Bishops Itchington (map)
31.5 miles

The Bog (map)
39.5 miles

Willey (map)

Lots of us have Willey don't we.


----------



## vlastan

Fingringhoe (map)
20.1 miles

Cocks Green (map)
23.3 miles

Fishpits (map)
23.4 miles

Dancing Dicks (map)
33.7 miles

Cock Clarks (map)
36.8 miles

Gay Bowers (map)
37.7 miles

Six Mile Bottom (map)
41.6 miles

Feltwell (map)
43.1 miles

Shaftenhoe End (map)
51.5 miles

Minges (map)
52.8 miles

How come some of us have the same names?

I like the Six Mile Bottom...a hell of a hug bottom.

Also dancing Dicks is funny.


----------



## scott28tt

vlastan said:


> Cocks Green (map)
> 23.3 miles


 :lol: :lol: :lol: 
Is it really? Mine's flesh coloured!
:lol: :lol: :lol:


----------



## Jae

so local to me then Lisa!


----------



## vlastan

scott28tt said:


> vlastan said:
> 
> 
> 
> Cocks Green (map)
> 23.3 miles
> 
> 
> 
> :lol: :lol: :lol:
> Is it really?

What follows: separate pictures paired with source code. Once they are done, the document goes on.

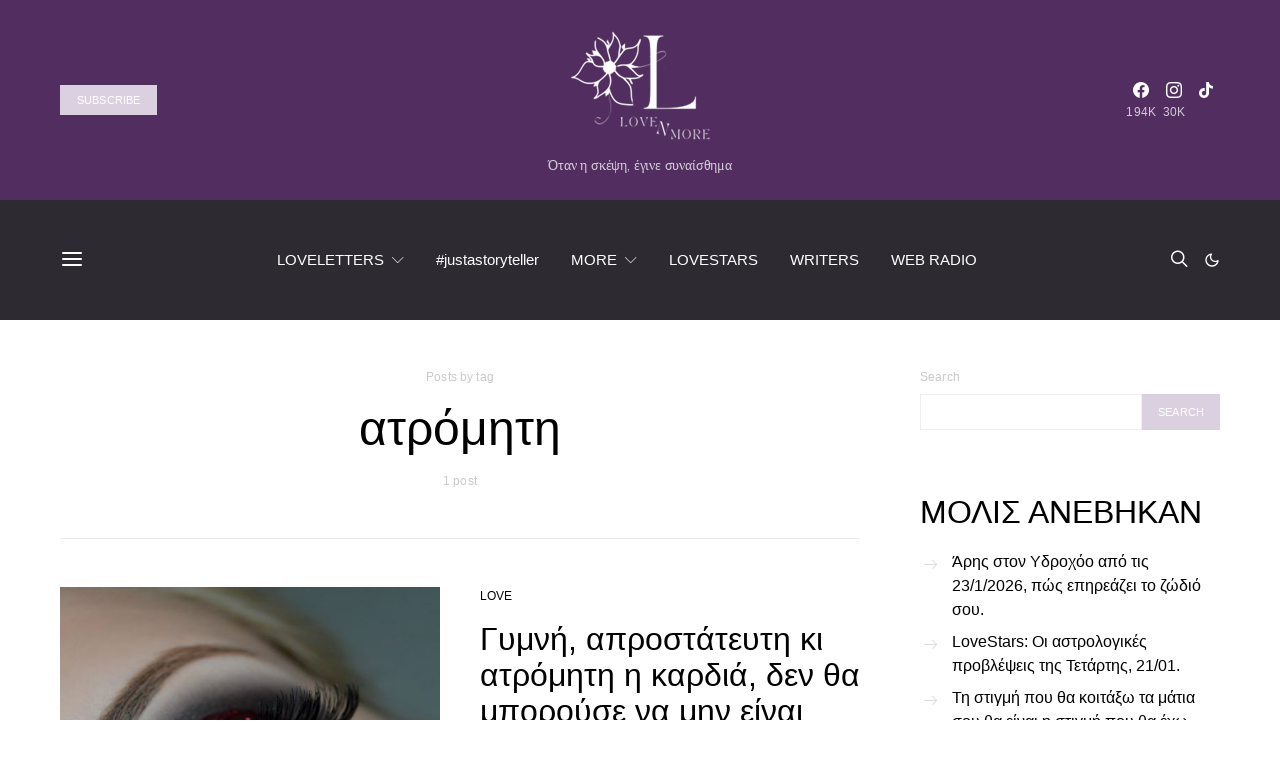

--- FILE ---
content_type: application/javascript; charset=utf-8
request_url: https://fundingchoicesmessages.google.com/f/AGSKWxUBp6wTnqg9MwOQb09EpzyWbRCd7ndaDOqzqOkSgymQyWF3L5lS02kZAzw0pfCV8B4CZlblfHhNdlP56DLC8owRW2yPnFMuMuWcp1492II1EgLlfHPnOxu9TDzrpcVxXKJFF9VoSXcuLJM0EXz6dLkOyr1PfQxno_5QK93Zribler767sIAW7fwyWY2/__advertisementtxt_/img-advert-/adpopup./adnow-/inc/ad.
body_size: -1288
content:
window['71d17093-190b-4fda-ac36-40b6b7a9006c'] = true;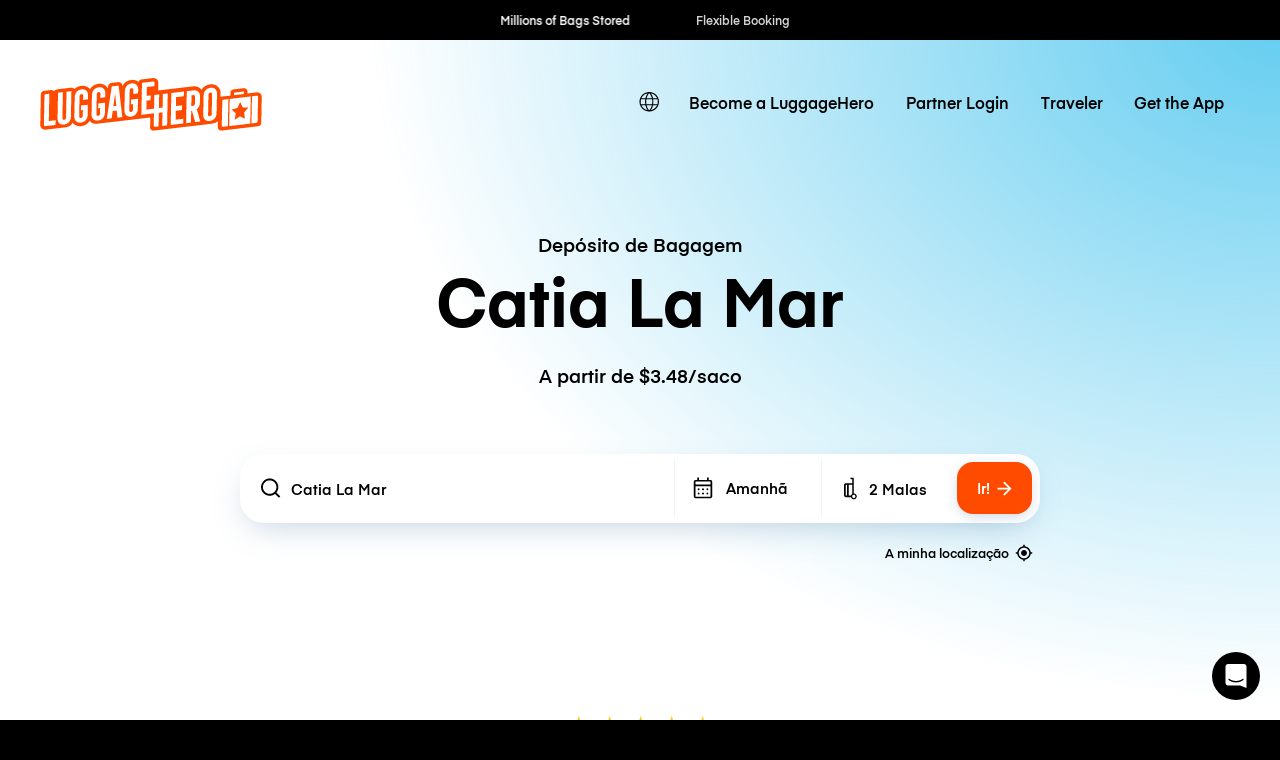

--- FILE ---
content_type: text/javascript; charset=utf-8
request_url: https://app.link/_r?sdk=web2.86.5&branch_key=key_live_dqxi50kBPvAzkI5EwLNKNgmmzCnBVGF6&callback=branch_callback__0
body_size: 67
content:
/**/ typeof branch_callback__0 === 'function' && branch_callback__0("1540822784056799518");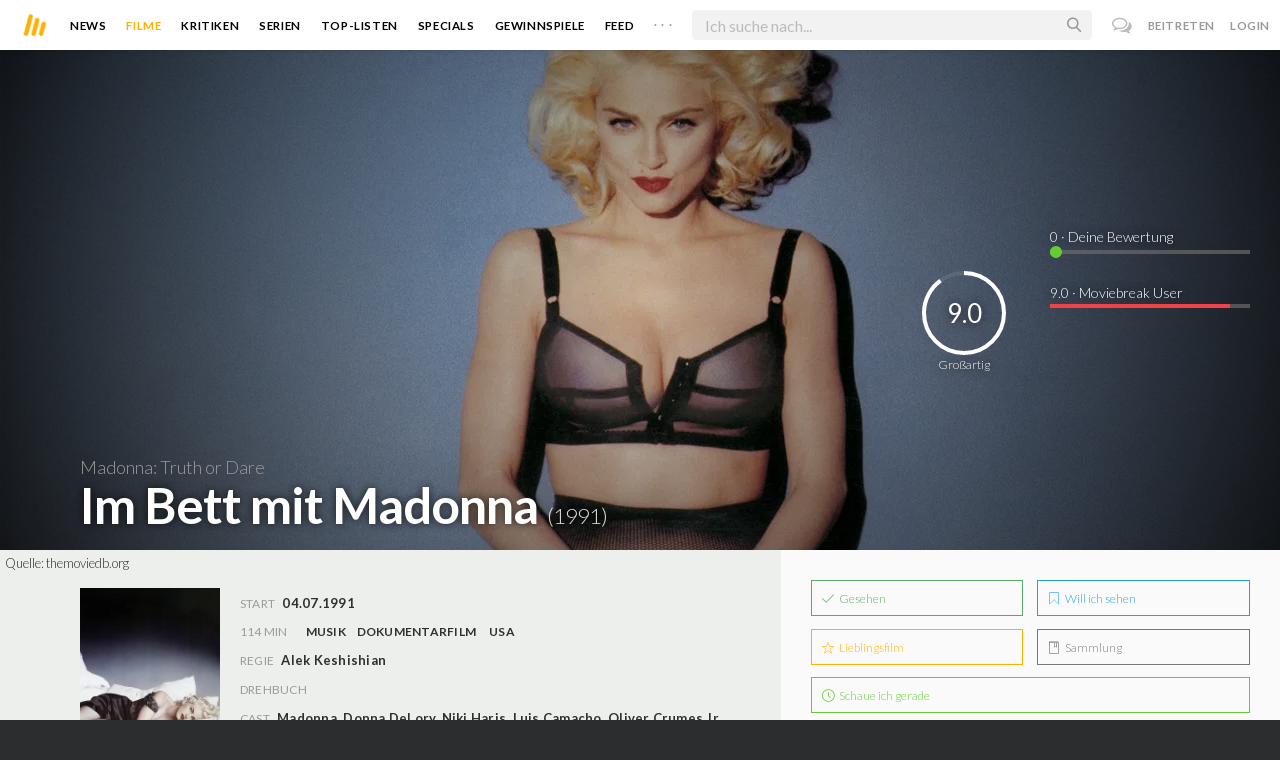

--- FILE ---
content_type: text/javascript; charset=utf-8
request_url: https://www.moviebreak.de/film/im-bett-mit-madonna/ratings?_=1769906560980
body_size: 1495
content:
$('#movie-rating').html("<div class=\"movie-title-rating txt-shdw\">\n\n  <div id=\"movie-rating-users\">\n    \n<div id=\"rating-sum\" class=\"async-circle rating-circle rating-sum\" data-dimension=\"100\" data-text=\"9.0\" data-width=\"3\" data-fontsize=\"26\" data-fgcolor=\"#fff\" data-bgcolor=\"rgba(255, 255, 255, 0.09)\" data-fill=\"transparent\" data-total=\"10\" data-part=\"9.0\">\n  <span class=\"circle-info\">Großartig<\/span>\n<\/div>\n\n\n<ul>\n  <li class=\"current-user-rating\">\n    <input type=\"text\" data-asset=\"Movie\" data-id=\"512c0d94f11c0cfa5b010311\" id=\"user_rating\" name=\"example_name\" value=\"0\" style=\"display:none;\" />\n    <span class=\"rating-text\"><span id=\"display-rating-val\"><\/span> · Deine Bewertung<\/span>\n  <\/li>\n\n  <li>\n    <a data-remote=\"true\" data-remodal-target=\"ajax\" class=\"label\" href=\"/film/im-bett-mit-madonna/user_ratings\">9.0 · Moviebreak User<\/a>\n    <div id=\"mb-rating\" class=\"bar-progress\">\n      <div class=\"bar-progress filled\" style=\"width:90.0%;\"><\/div>\n    <\/div>\n  <\/li>\n\n\n<\/ul>\n\n\n<script>\n  $(\".filled\").each(function(index){\n    $(this).data(\"origWidth\", $(this).width()).width(0).delay(1000 + index*500).animate({width: $(this).data(\"origWidth\")}, 1200);\n  });\n\n  var user_rating = $(\"#user_rating\").val();\n\n  $(\"#user_rating\").ionRangeSlider({\n    type: \"single\",\n    min: 0,\n    max: 10,\n    from: user_rating,\n    step: 0.5,\n    hide_min_max: true,\n\n    onStart: function(data) {\n      $(\"#display-rating-val\").text(data.from);\n    },\n    onChange: function(data) {\n      $(\"#display-rating-val\").text(data.from);\n    },\n    onFinish: function(data) {\n      var params = jQuery.param({\n        asset: $(\"#user_rating\").data(\"asset\"),\n        id: $(\"#user_rating\").data(\"id\"),\n        score: $(\"#user_rating\").val()\n      });\n\n      $.ajax({\n        type: \"POST\",\n        url: \"/ratings?\" + params,\n        dataType: \"script\"\n      }).complete(function() {})\n    }\n  });\n<\/script>\n  <\/div>\n\n<\/div>\n\n<script>\n  $(\'.async-circle\').circliful();\n<\/script>");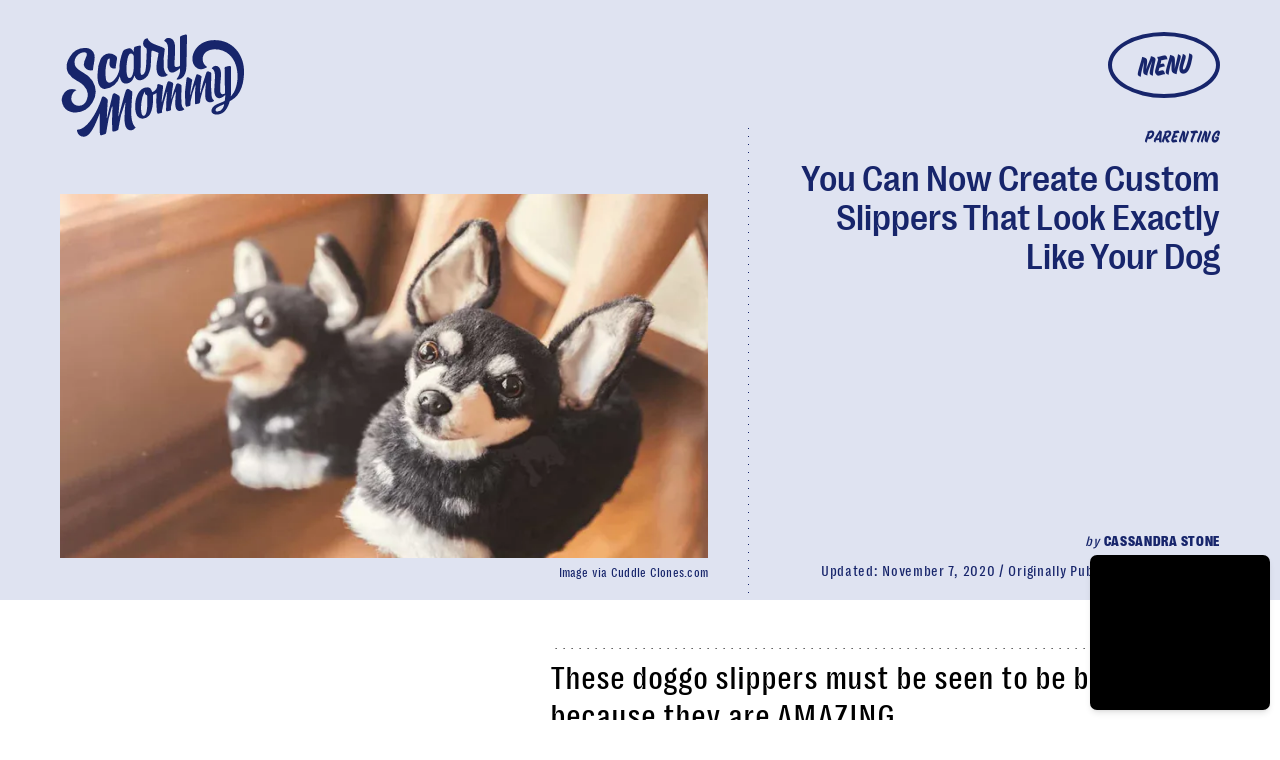

--- FILE ---
content_type: text/html; charset=utf-8
request_url: https://www.google.com/recaptcha/api2/aframe
body_size: 268
content:
<!DOCTYPE HTML><html><head><meta http-equiv="content-type" content="text/html; charset=UTF-8"></head><body><script nonce="kodaKx_q5f79GqmDMnm4EQ">/** Anti-fraud and anti-abuse applications only. See google.com/recaptcha */ try{var clients={'sodar':'https://pagead2.googlesyndication.com/pagead/sodar?'};window.addEventListener("message",function(a){try{if(a.source===window.parent){var b=JSON.parse(a.data);var c=clients[b['id']];if(c){var d=document.createElement('img');d.src=c+b['params']+'&rc='+(localStorage.getItem("rc::a")?sessionStorage.getItem("rc::b"):"");window.document.body.appendChild(d);sessionStorage.setItem("rc::e",parseInt(sessionStorage.getItem("rc::e")||0)+1);localStorage.setItem("rc::h",'1765638530311');}}}catch(b){}});window.parent.postMessage("_grecaptcha_ready", "*");}catch(b){}</script></body></html>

Mine's flesh coloured!
> :lol: :lol: :lol:
Click to expand...

Maybe it is green with envy that yours is bigger? :lol:


----------



## CapTT

Three famous ones in my locality:

Cockermouth. http://www.cockermouth.org.uk/maps/index.htm

Great Cockup.

Little Cockup.


----------



## stevett

Nob End (map)
4.7 miles


----------



## Wallsendmag

Sunderland far too close


----------